What is an advance directive?
Advance directives are forms that you fill out to describe the kinds of medical care you want to have if something happens to you and you can't speak for yourself. It allows you to name a person to make decisions for you if you're hurt or have a serious illness that keeps you from saying what you want and the kind of treatment you would want, it also addresses end of life decisions.
There are two main types of advance directives:
- A healthcare power of attorney lets you name a person to make treatment decisions for you when you can't speak for yourself. This person is called an agent or health care proxy.
- A living will tells your family and your doctor what kinds of treatment you want to receive as you near the end of your life and if you can no longer speak for yourself.
As long as you can still make your own decisions, your advance directive won't be used. You can stop or say "no" to treatment at any time.
How do you write an advance directive?
As you prepare your advance directive, you'll need to follow these four important steps:
- Get the living will and medical power of attorney forms for your state. Forms are different in each state, so be sure to get the right ones for where you live. We have attached the South Carolina Healthcare Power of Attorney form here.

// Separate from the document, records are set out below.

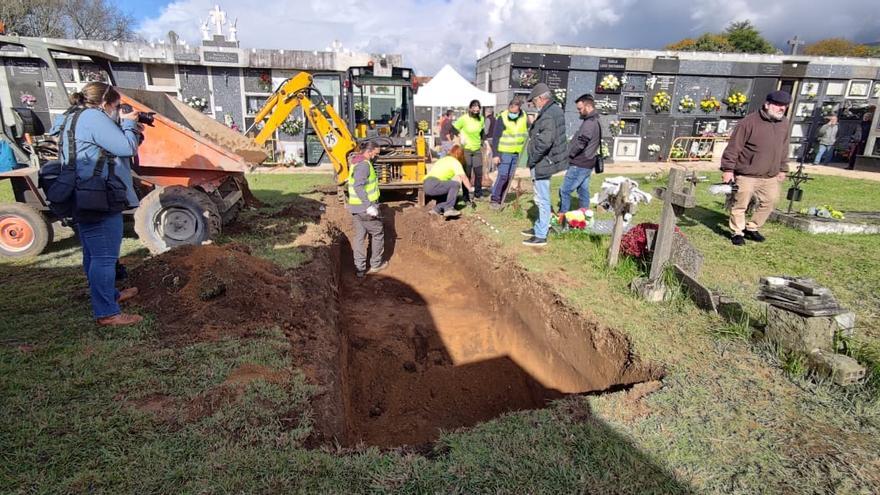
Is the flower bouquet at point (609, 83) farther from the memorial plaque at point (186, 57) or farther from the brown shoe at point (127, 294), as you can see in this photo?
the brown shoe at point (127, 294)

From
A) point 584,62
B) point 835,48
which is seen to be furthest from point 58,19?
point 835,48

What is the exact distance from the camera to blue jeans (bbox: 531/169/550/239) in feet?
20.4

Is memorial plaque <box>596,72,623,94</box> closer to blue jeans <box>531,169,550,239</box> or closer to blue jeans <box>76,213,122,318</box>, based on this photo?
blue jeans <box>531,169,550,239</box>

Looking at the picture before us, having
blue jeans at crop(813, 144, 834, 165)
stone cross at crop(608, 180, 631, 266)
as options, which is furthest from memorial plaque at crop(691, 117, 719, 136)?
stone cross at crop(608, 180, 631, 266)

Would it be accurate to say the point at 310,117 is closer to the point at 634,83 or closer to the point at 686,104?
the point at 634,83

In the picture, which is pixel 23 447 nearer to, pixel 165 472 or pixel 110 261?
pixel 165 472

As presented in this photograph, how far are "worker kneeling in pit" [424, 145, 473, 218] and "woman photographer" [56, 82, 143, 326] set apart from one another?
5033 mm

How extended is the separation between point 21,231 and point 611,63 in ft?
57.1

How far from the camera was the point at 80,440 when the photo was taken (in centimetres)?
248

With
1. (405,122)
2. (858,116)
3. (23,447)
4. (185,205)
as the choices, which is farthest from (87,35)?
(858,116)

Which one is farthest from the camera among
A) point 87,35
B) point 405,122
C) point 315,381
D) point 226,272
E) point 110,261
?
point 87,35

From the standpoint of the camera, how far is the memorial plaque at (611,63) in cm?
1686

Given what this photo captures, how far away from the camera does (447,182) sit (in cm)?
822

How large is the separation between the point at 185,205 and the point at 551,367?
4.71 m
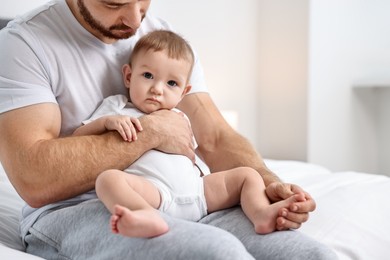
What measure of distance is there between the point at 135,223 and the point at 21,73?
0.57 m

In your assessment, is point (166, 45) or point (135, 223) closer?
point (135, 223)

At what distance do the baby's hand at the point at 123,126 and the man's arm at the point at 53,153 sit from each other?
0.02 m

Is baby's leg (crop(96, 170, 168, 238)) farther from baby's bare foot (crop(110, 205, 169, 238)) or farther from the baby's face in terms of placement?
the baby's face

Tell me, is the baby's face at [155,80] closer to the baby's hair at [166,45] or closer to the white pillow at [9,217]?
the baby's hair at [166,45]

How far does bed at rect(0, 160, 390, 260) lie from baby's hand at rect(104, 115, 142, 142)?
1.08ft

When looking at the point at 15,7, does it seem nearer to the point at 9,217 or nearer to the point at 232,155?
the point at 9,217

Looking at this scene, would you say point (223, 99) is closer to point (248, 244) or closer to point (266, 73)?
point (266, 73)

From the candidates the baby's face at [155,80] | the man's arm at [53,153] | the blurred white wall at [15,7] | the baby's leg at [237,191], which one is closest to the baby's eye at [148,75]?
the baby's face at [155,80]

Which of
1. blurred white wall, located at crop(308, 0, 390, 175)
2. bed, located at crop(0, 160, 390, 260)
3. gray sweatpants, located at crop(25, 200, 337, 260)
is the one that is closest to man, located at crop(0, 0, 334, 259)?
gray sweatpants, located at crop(25, 200, 337, 260)

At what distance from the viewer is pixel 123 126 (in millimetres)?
1287

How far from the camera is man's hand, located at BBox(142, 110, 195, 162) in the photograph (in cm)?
133

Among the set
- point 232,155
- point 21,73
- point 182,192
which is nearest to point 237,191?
point 182,192

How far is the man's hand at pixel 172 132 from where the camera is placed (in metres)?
1.33

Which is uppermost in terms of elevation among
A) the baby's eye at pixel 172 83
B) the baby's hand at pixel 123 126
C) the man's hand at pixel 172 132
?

- Choose your health care agent. This should be a person you trust to make decisions for you.
- Fill out the forms, and have them witnessed as your state requires.
- Give copies to your family, your doctor, and your health care agent.
When you write your advance directive, think about the kinds of treatments that you do or don't want to receive if you get seriously hurt or ill.
These are tough choices to make, but you don't have to make them alone. Take your time. Share your questions or concerns about what to include in your advance directive with your doctor and your loved ones.